━━━ TEXTO ━━━

Dibujo preparatorio. Sanguina y aguada roja.
1797-1798.
Goya, Museo del Prado. Madrid.

Biblioteca Gonzalo de Berceo

   

 
     
Comprendamos que los humanistas, entusiasmados con su aprendizaje del latín clásico como medio de expresión más rico que los idiomas vulgares, y luego con sus flamantes estudios de hebreo y griego, lenguas de la Sagrada Escritura, no tardaron en sentirse partícipes de una cultura nueva, y cultivar un sentimiento de superioridad frente a la rancia rutina escolástica encastillada en las cátedras universitarias de filosofía y teología. Mientras las disciplinas escolásticas se divorciaban cada vez más de la realidad viva al exigir requintados tecnicismos de lógica formal, pretendían los humanistas, dados al estudio de los poetas y los historiadores. de la antigüedad greco-Iatina, asomarse a problemas humanos permanentes de moral y de política. En las cortes y repúblicas de Italia ganaba importancia la clase social de los secretarios, necesitada de un repertorio mental más universal y laico que el reservado a los problemas teológicos y eclesiásticos.
     Ya con Petrarca, padre del humanismo renacentista, la nueva cultura sintió, como notó E. Garin, la nostalgia de una sapiencia antigua con la espera de tiempos nuevos. Se lanzaron los humanistas a la exploración del hombre interior, y la visión de la historia que intentaron formular era la toma de conciencia polémica de una antropología opuesta al seco tecnicismo y cientificismo de los lógicos de Oxford y los físicos de la escolástica parisiense. Llegó una ocasión en que los discípulos florentinos de Petrarca lanzaron una ofensiva contra los barbari Britanni. Y no había de cesar en dos siglos la acusación de barbarie proferida por los humanistas contra la escolástica tradicional y su lenguaje. Es más, no tardarían en afirmar su capacidad de gramáticos y filólogos para enseñar una nueva teología positiva fundada en lectura personal de la Biblia, acudiendo a los originales griegos, a las fuentes hebraicas. Lo cual implicaba el incluir la creencia en el nuevo horizonte de la visión histórica, y el criticar la tradición eclesiástica.
     Maestro de estas tendencias fue, en el siglo XV, el gran filósofo y filólogo Lorenzo Valla: sucesivamente profesor en Pavía, secretario del rey D. Alfonso de Aragón y del Sumo Pontífice, no contento con formular Anotaciones criticas al texto del Nuevo Testamento, deshizo con las armas de la erudición la patraña de la llamada Donación de Constantino, endeble fundamento seudo-histórico del poder temporal de los papas.

━━━

▶ _TAREAS_:
1. En el texto sobre los humanistas, ¿qué patraña deshizo Lorenzo Valla con las armas de la erudición?
2. Prosigue el texto sobre los humanistas a partir de su última oración.

━━━ BLOQUE DE DATOS ━━━

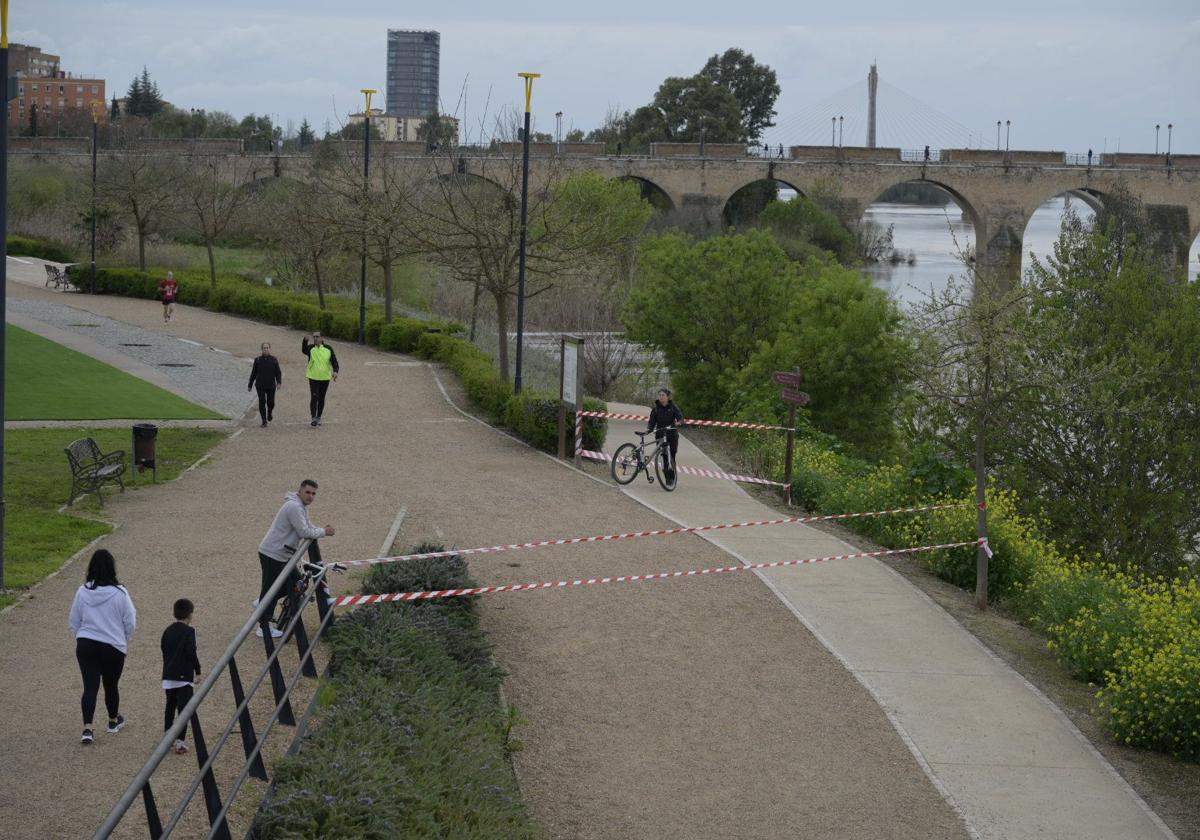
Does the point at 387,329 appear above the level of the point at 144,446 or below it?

━━━

▶ _RESPUESTAS POR TAREA_:
1. La llamada Donación de Constantino.

2.
     Ya, después del Concilio de Constanza, venían corriendo por Europa ecos de la propaganda de Juan Huss en pro de la libre predicación de la Escritura, con los riesgos que implicaba para la reforma radical de la teología y del mismo sistema de los sacramentos: a lo largo del siglo XV cunde la crítica de la confesión auricular considerada como institución puramente humana, por carecer de respaldo en el Nuevo Testamento. Típica grieta del viejo edificio eclesiástico que el humanismo se complace en ahondar.


El
«sospechoso»  Nebrija

     Con tales antecedentes no sorprende que en los primeros años del siglo XVI Antonio de Nebrija, príncipe de los humanistas españoles, tropiece con la hostilidad del Inquisidor general Fr. Diego de Deza, aunque la Inquisición, durante los dos decenios que llevaba funcionando, apenas se había ocupado de otra cosa que de perseguir conversos judaizantes. .
     El humanista ya glorioso por su obra de gramático y filólogo en el campo de la lengua latina y de la materna, había anunciado su propósito de dedicarse de lleno a
«la gramática de las Letras sagradas», es decir la exégesis literal y crítica textual de la Biblia, apoyándose en el cotejo de la Vulgata con los originales griegos y hebraicos, sin hacer caso del prejuicio tradicional de los teólogos y canonistas según el cual los griegos y los judíos habían alterado sus propios textos de la Escritura para desvirtuar pasajes utilizados por los católicos romanos en su apologética. Bastaba este propósito para alertar a los enemigos del humanismo.
      Sólo conocemos este episodio de la vida de Nebrija por la protesta del interesado en una Apología que dirigió al nuevo Inquisidor general Cisneros contra su antecesor Fr. Ciego de Ceza. Este, dice el humanista, por no tener medio de censurar la obra emprendida, solicitó una orden del poder real para apoderarse de los papeles del sospechoso «no tanto para aprobar o reprobar el trabajo como para disuadir al autor de querer escribir
».
     Claro que esta amarga queja la podía formular impunemente ante Cisneros vencedor en su competición con Deza y bastante abierto a la corrección de los textos bíblicos -salvando la autoridad de la Vulgata- para llevar adelante la edición de la Biblia Políglota de Alcalá. Pero sería seguramente un error el reducir el conflicto y su feliz desenlace a una divergencia de criterios entre dos Inquisidores generales.
     Todo lo que sabemos de la Inquisición nos induce a imaginar la máquina perseguidora funcionando ya conforme a su procedimiento constante. Esta defensa de nuestro método exegético, dice Nebrija
«la hemos escrito cuando éramos acusado de impiedad ante el Inquisidor general porque sin conocimiento de la literatura sagrada nos metíamos en una labor que no conocíamos fiándonos de la sola gramática».
     
      Pero «acusado» ¿Por quién? Las denuncias salieron seguramente del ambiente universitario de Salamanca, cuyos métodos, lejos de saludar la obra de Nebrija como base y promesa de una nueva cultura cristiana, la recibieron con aspavientos como una intrusión en el santuario de las disciplinas consagradas.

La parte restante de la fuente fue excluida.